Task requirements:
With the images removed, transcribe the listing that follows exactly.

+++ The data

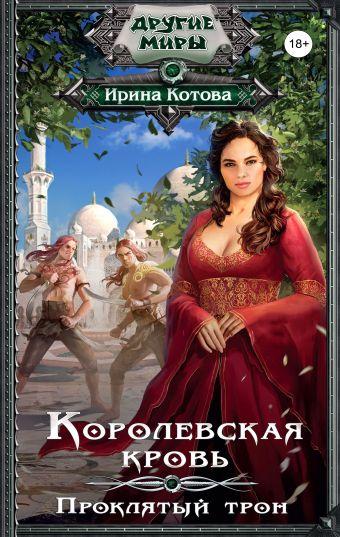 Королевская кровь. Проклятый трон Котова И.В.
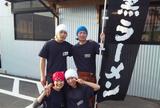 博多麺王 戸町店のアルバイト情報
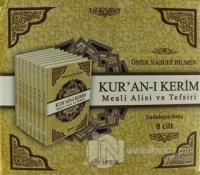 Kur'an-ı Kerim Meali Alisi ve Tefsiri (8 Cilt Takım) (Ciltli)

++++++

Response below:
 Королевская кровь. Проклятый трон Котова И.В.
 博多麺王 戸町店のアルバイト情報
 Kur'an-ı Kerim Meali Alisi ve Tefsiri (8 Cilt Takım) (Ciltli)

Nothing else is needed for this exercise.